* Begin Record extracts *

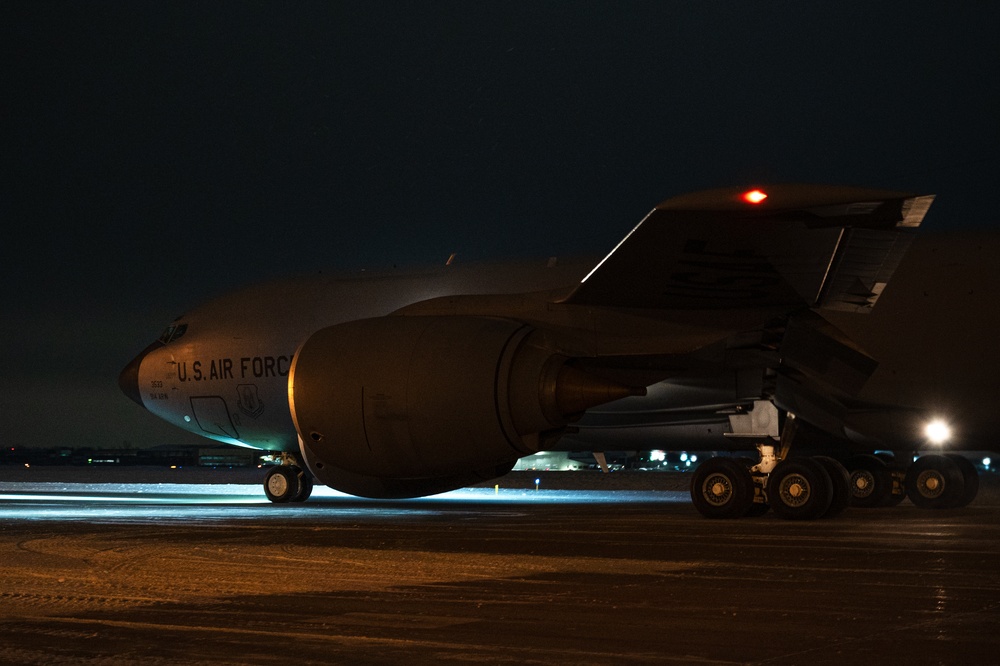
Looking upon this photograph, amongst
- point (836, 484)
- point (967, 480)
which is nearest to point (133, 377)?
point (836, 484)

* End Record extracts *

◆ Your objective
Reproduce the text of the records above word for word, leaving out the pictures.

◆ Reply to the task
Looking upon this photograph, amongst
- point (836, 484)
- point (967, 480)
which is nearest to point (133, 377)?
point (836, 484)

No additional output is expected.